Synthetic bacteriochlorins with integral spiro-piperidine motifs

Abstract

A new molecular design incorporates a spiro-piperidine unit in each pyrroline ring of synthetic bacteriochlorins, thereby (1) replacing the previous geminal dimethyl group with a functionally equivalent motif to suppress adventitious dehydrogenation, (2) enabling tailoring of the bacteriochlorin by nitrogen derivatization, and (3) leaving the β-pyrrolic positions available for introduction of auxochromes to tune the spectral properties.
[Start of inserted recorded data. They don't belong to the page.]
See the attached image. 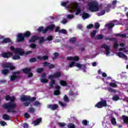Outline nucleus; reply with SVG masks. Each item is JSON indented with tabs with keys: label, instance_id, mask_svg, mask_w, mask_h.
I'll use <instances>...</instances> for the list:
<instances>
[{
	"label": "nucleus",
	"instance_id": "28",
	"mask_svg": "<svg viewBox=\"0 0 128 128\" xmlns=\"http://www.w3.org/2000/svg\"><path fill=\"white\" fill-rule=\"evenodd\" d=\"M116 36H121V38H128V36H126V34H116Z\"/></svg>",
	"mask_w": 128,
	"mask_h": 128
},
{
	"label": "nucleus",
	"instance_id": "6",
	"mask_svg": "<svg viewBox=\"0 0 128 128\" xmlns=\"http://www.w3.org/2000/svg\"><path fill=\"white\" fill-rule=\"evenodd\" d=\"M60 76V72H57L54 73V75H50L48 76L49 80H50V88H54V84H56V82L54 78H58Z\"/></svg>",
	"mask_w": 128,
	"mask_h": 128
},
{
	"label": "nucleus",
	"instance_id": "50",
	"mask_svg": "<svg viewBox=\"0 0 128 128\" xmlns=\"http://www.w3.org/2000/svg\"><path fill=\"white\" fill-rule=\"evenodd\" d=\"M0 124L3 126H6V122H4V121H1V122H0Z\"/></svg>",
	"mask_w": 128,
	"mask_h": 128
},
{
	"label": "nucleus",
	"instance_id": "16",
	"mask_svg": "<svg viewBox=\"0 0 128 128\" xmlns=\"http://www.w3.org/2000/svg\"><path fill=\"white\" fill-rule=\"evenodd\" d=\"M22 71L24 74H28V78H30V76H32V73L30 72V68H26L22 70Z\"/></svg>",
	"mask_w": 128,
	"mask_h": 128
},
{
	"label": "nucleus",
	"instance_id": "20",
	"mask_svg": "<svg viewBox=\"0 0 128 128\" xmlns=\"http://www.w3.org/2000/svg\"><path fill=\"white\" fill-rule=\"evenodd\" d=\"M55 32H60V34H66V30L62 29L61 30H60V27H56Z\"/></svg>",
	"mask_w": 128,
	"mask_h": 128
},
{
	"label": "nucleus",
	"instance_id": "45",
	"mask_svg": "<svg viewBox=\"0 0 128 128\" xmlns=\"http://www.w3.org/2000/svg\"><path fill=\"white\" fill-rule=\"evenodd\" d=\"M30 62H36V58H32L30 60Z\"/></svg>",
	"mask_w": 128,
	"mask_h": 128
},
{
	"label": "nucleus",
	"instance_id": "46",
	"mask_svg": "<svg viewBox=\"0 0 128 128\" xmlns=\"http://www.w3.org/2000/svg\"><path fill=\"white\" fill-rule=\"evenodd\" d=\"M68 128H74V124H70L68 126Z\"/></svg>",
	"mask_w": 128,
	"mask_h": 128
},
{
	"label": "nucleus",
	"instance_id": "21",
	"mask_svg": "<svg viewBox=\"0 0 128 128\" xmlns=\"http://www.w3.org/2000/svg\"><path fill=\"white\" fill-rule=\"evenodd\" d=\"M48 108H50V110H56L58 108V104H51L48 106Z\"/></svg>",
	"mask_w": 128,
	"mask_h": 128
},
{
	"label": "nucleus",
	"instance_id": "59",
	"mask_svg": "<svg viewBox=\"0 0 128 128\" xmlns=\"http://www.w3.org/2000/svg\"><path fill=\"white\" fill-rule=\"evenodd\" d=\"M68 22L66 21V20H62V24H66Z\"/></svg>",
	"mask_w": 128,
	"mask_h": 128
},
{
	"label": "nucleus",
	"instance_id": "9",
	"mask_svg": "<svg viewBox=\"0 0 128 128\" xmlns=\"http://www.w3.org/2000/svg\"><path fill=\"white\" fill-rule=\"evenodd\" d=\"M54 28V24H52L50 26L46 27L45 30H44V27H39L38 28V32H42L43 34H46V32H50V30H52Z\"/></svg>",
	"mask_w": 128,
	"mask_h": 128
},
{
	"label": "nucleus",
	"instance_id": "35",
	"mask_svg": "<svg viewBox=\"0 0 128 128\" xmlns=\"http://www.w3.org/2000/svg\"><path fill=\"white\" fill-rule=\"evenodd\" d=\"M102 38H104V36L99 34L96 36V40H102Z\"/></svg>",
	"mask_w": 128,
	"mask_h": 128
},
{
	"label": "nucleus",
	"instance_id": "5",
	"mask_svg": "<svg viewBox=\"0 0 128 128\" xmlns=\"http://www.w3.org/2000/svg\"><path fill=\"white\" fill-rule=\"evenodd\" d=\"M120 46H121V48H119V52L116 53V55L119 58H124V60H128V57L126 55H124V53L121 52H128V50H126V48H124V46H126V44L124 43H120Z\"/></svg>",
	"mask_w": 128,
	"mask_h": 128
},
{
	"label": "nucleus",
	"instance_id": "25",
	"mask_svg": "<svg viewBox=\"0 0 128 128\" xmlns=\"http://www.w3.org/2000/svg\"><path fill=\"white\" fill-rule=\"evenodd\" d=\"M38 58L40 60H48V56H43V57H42L40 56H38Z\"/></svg>",
	"mask_w": 128,
	"mask_h": 128
},
{
	"label": "nucleus",
	"instance_id": "12",
	"mask_svg": "<svg viewBox=\"0 0 128 128\" xmlns=\"http://www.w3.org/2000/svg\"><path fill=\"white\" fill-rule=\"evenodd\" d=\"M102 48H104L105 50L104 52V53L106 56H110V46H108V45L104 44L102 46Z\"/></svg>",
	"mask_w": 128,
	"mask_h": 128
},
{
	"label": "nucleus",
	"instance_id": "8",
	"mask_svg": "<svg viewBox=\"0 0 128 128\" xmlns=\"http://www.w3.org/2000/svg\"><path fill=\"white\" fill-rule=\"evenodd\" d=\"M30 36V32L28 31L24 34H18L17 35V41L18 42H22L24 40V38H28Z\"/></svg>",
	"mask_w": 128,
	"mask_h": 128
},
{
	"label": "nucleus",
	"instance_id": "49",
	"mask_svg": "<svg viewBox=\"0 0 128 128\" xmlns=\"http://www.w3.org/2000/svg\"><path fill=\"white\" fill-rule=\"evenodd\" d=\"M114 48H115V50H116L118 48V42H116V43H115L114 44Z\"/></svg>",
	"mask_w": 128,
	"mask_h": 128
},
{
	"label": "nucleus",
	"instance_id": "54",
	"mask_svg": "<svg viewBox=\"0 0 128 128\" xmlns=\"http://www.w3.org/2000/svg\"><path fill=\"white\" fill-rule=\"evenodd\" d=\"M94 28L93 24H90L88 26H87V28Z\"/></svg>",
	"mask_w": 128,
	"mask_h": 128
},
{
	"label": "nucleus",
	"instance_id": "1",
	"mask_svg": "<svg viewBox=\"0 0 128 128\" xmlns=\"http://www.w3.org/2000/svg\"><path fill=\"white\" fill-rule=\"evenodd\" d=\"M87 8L90 12H100L97 14L99 16H104L106 14V10L107 12H110V8H104V6L98 5V3L96 0H90L88 2L87 6Z\"/></svg>",
	"mask_w": 128,
	"mask_h": 128
},
{
	"label": "nucleus",
	"instance_id": "3",
	"mask_svg": "<svg viewBox=\"0 0 128 128\" xmlns=\"http://www.w3.org/2000/svg\"><path fill=\"white\" fill-rule=\"evenodd\" d=\"M6 100H10L11 102L4 104L3 106L4 108H6L8 112H14V108H16V104L12 102L16 100V98L14 96L10 97V96L7 95L6 97Z\"/></svg>",
	"mask_w": 128,
	"mask_h": 128
},
{
	"label": "nucleus",
	"instance_id": "64",
	"mask_svg": "<svg viewBox=\"0 0 128 128\" xmlns=\"http://www.w3.org/2000/svg\"><path fill=\"white\" fill-rule=\"evenodd\" d=\"M102 76H104V78H106L107 76H106V74L104 72L102 74Z\"/></svg>",
	"mask_w": 128,
	"mask_h": 128
},
{
	"label": "nucleus",
	"instance_id": "10",
	"mask_svg": "<svg viewBox=\"0 0 128 128\" xmlns=\"http://www.w3.org/2000/svg\"><path fill=\"white\" fill-rule=\"evenodd\" d=\"M39 40V44H42L44 42V37H38V36H34L32 37L31 39L29 40L30 42H36V40Z\"/></svg>",
	"mask_w": 128,
	"mask_h": 128
},
{
	"label": "nucleus",
	"instance_id": "60",
	"mask_svg": "<svg viewBox=\"0 0 128 128\" xmlns=\"http://www.w3.org/2000/svg\"><path fill=\"white\" fill-rule=\"evenodd\" d=\"M29 112H34V109L30 108V109Z\"/></svg>",
	"mask_w": 128,
	"mask_h": 128
},
{
	"label": "nucleus",
	"instance_id": "43",
	"mask_svg": "<svg viewBox=\"0 0 128 128\" xmlns=\"http://www.w3.org/2000/svg\"><path fill=\"white\" fill-rule=\"evenodd\" d=\"M64 101L66 102H68V96H66V95H65L64 97Z\"/></svg>",
	"mask_w": 128,
	"mask_h": 128
},
{
	"label": "nucleus",
	"instance_id": "30",
	"mask_svg": "<svg viewBox=\"0 0 128 128\" xmlns=\"http://www.w3.org/2000/svg\"><path fill=\"white\" fill-rule=\"evenodd\" d=\"M98 31L96 30H94L91 32V38H94L96 34Z\"/></svg>",
	"mask_w": 128,
	"mask_h": 128
},
{
	"label": "nucleus",
	"instance_id": "17",
	"mask_svg": "<svg viewBox=\"0 0 128 128\" xmlns=\"http://www.w3.org/2000/svg\"><path fill=\"white\" fill-rule=\"evenodd\" d=\"M46 73H44L42 74V78L40 79L41 82H42L43 84H46V82H48V80L46 78Z\"/></svg>",
	"mask_w": 128,
	"mask_h": 128
},
{
	"label": "nucleus",
	"instance_id": "55",
	"mask_svg": "<svg viewBox=\"0 0 128 128\" xmlns=\"http://www.w3.org/2000/svg\"><path fill=\"white\" fill-rule=\"evenodd\" d=\"M24 116L26 118H30V114L28 113H26Z\"/></svg>",
	"mask_w": 128,
	"mask_h": 128
},
{
	"label": "nucleus",
	"instance_id": "63",
	"mask_svg": "<svg viewBox=\"0 0 128 128\" xmlns=\"http://www.w3.org/2000/svg\"><path fill=\"white\" fill-rule=\"evenodd\" d=\"M116 2H116V0L113 1L112 2V6H114V4H116Z\"/></svg>",
	"mask_w": 128,
	"mask_h": 128
},
{
	"label": "nucleus",
	"instance_id": "7",
	"mask_svg": "<svg viewBox=\"0 0 128 128\" xmlns=\"http://www.w3.org/2000/svg\"><path fill=\"white\" fill-rule=\"evenodd\" d=\"M74 66H76V68H78L80 70H82L84 72H86V66L84 64L74 62H71L69 64V67L74 68Z\"/></svg>",
	"mask_w": 128,
	"mask_h": 128
},
{
	"label": "nucleus",
	"instance_id": "4",
	"mask_svg": "<svg viewBox=\"0 0 128 128\" xmlns=\"http://www.w3.org/2000/svg\"><path fill=\"white\" fill-rule=\"evenodd\" d=\"M10 50L14 54L12 57V60H20V56H24V51L22 48H14V46H12L10 47Z\"/></svg>",
	"mask_w": 128,
	"mask_h": 128
},
{
	"label": "nucleus",
	"instance_id": "13",
	"mask_svg": "<svg viewBox=\"0 0 128 128\" xmlns=\"http://www.w3.org/2000/svg\"><path fill=\"white\" fill-rule=\"evenodd\" d=\"M95 106L98 107V108H102L103 106H108V104H106V101L102 100L100 102H98Z\"/></svg>",
	"mask_w": 128,
	"mask_h": 128
},
{
	"label": "nucleus",
	"instance_id": "32",
	"mask_svg": "<svg viewBox=\"0 0 128 128\" xmlns=\"http://www.w3.org/2000/svg\"><path fill=\"white\" fill-rule=\"evenodd\" d=\"M111 122L112 124L114 126H116V118H113L111 120Z\"/></svg>",
	"mask_w": 128,
	"mask_h": 128
},
{
	"label": "nucleus",
	"instance_id": "58",
	"mask_svg": "<svg viewBox=\"0 0 128 128\" xmlns=\"http://www.w3.org/2000/svg\"><path fill=\"white\" fill-rule=\"evenodd\" d=\"M24 128H28V125L26 124H24L23 126Z\"/></svg>",
	"mask_w": 128,
	"mask_h": 128
},
{
	"label": "nucleus",
	"instance_id": "24",
	"mask_svg": "<svg viewBox=\"0 0 128 128\" xmlns=\"http://www.w3.org/2000/svg\"><path fill=\"white\" fill-rule=\"evenodd\" d=\"M122 119L124 124H128V116H122Z\"/></svg>",
	"mask_w": 128,
	"mask_h": 128
},
{
	"label": "nucleus",
	"instance_id": "23",
	"mask_svg": "<svg viewBox=\"0 0 128 128\" xmlns=\"http://www.w3.org/2000/svg\"><path fill=\"white\" fill-rule=\"evenodd\" d=\"M42 122V118H39L33 122L34 126H38L40 122Z\"/></svg>",
	"mask_w": 128,
	"mask_h": 128
},
{
	"label": "nucleus",
	"instance_id": "62",
	"mask_svg": "<svg viewBox=\"0 0 128 128\" xmlns=\"http://www.w3.org/2000/svg\"><path fill=\"white\" fill-rule=\"evenodd\" d=\"M32 52L30 51V50H29V51H28L26 52V54L28 55V54H32Z\"/></svg>",
	"mask_w": 128,
	"mask_h": 128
Conversion of an N-protected 4-piperidone to the N-protected α,β-unsaturated ketone, Michael reaction with 4-(ethoxycarbonyl)-3-ethyl-2-(2-nitroethyl)pyrrole, and subsequent reductive cyclization provided the spiro-piperidine-1-methyldihydrodipyrrin. Treatment with SeO₂ followed by trimethyl orthoformate under acid catalysis converted the 1-methyl group to a 1-(1,1-dimethoxymethyl) motif. Self-condensation of the resulting spiro-piperidine-dihydrodipyrrin-acetal afforded the 5-methoxy- or 5-unsubstituted bacteriochlorin, each bearing two spiro-piperidine units. The spiro-piperidine units were derivatized at the nitrogens by methylation, sulfonylation, acylation, or quaternization; the latter with methyl iodide afforded two dicationic, hydrophilic bacteriochlorins. Altogether, eight spiro-piperidine-bacteriochlorins were prepared. Spectroscopic characterization was carried out in DMF (and in water for the quaternized, 5-methoxybacteriochlorin). Compared to the 5-unsubstituted analogue, the quaternized, 5-methoxybacteriochlorin has in DMF a shorter wavelength of the intense near-infrared absorption band (733 vs. 752 nm) and fluorescence band (739 vs. 760 nm), modestly greater fluorescence yield (0.15 vs. 0.08) and modestly longer lifetime of the lowest singlet excited state (4.7 vs. 3.3 ns). In general, the spiro-piperidinyl moiety does not significantly alter the rate constants or yields of the decay pathways (fluorescence, intersystem crossing, internal conversion) of the lowest singlet excited state of the bacteriochlorin. Taken together, the results describe a new molecular design for tailoring the polarity of near-infrared absorbers.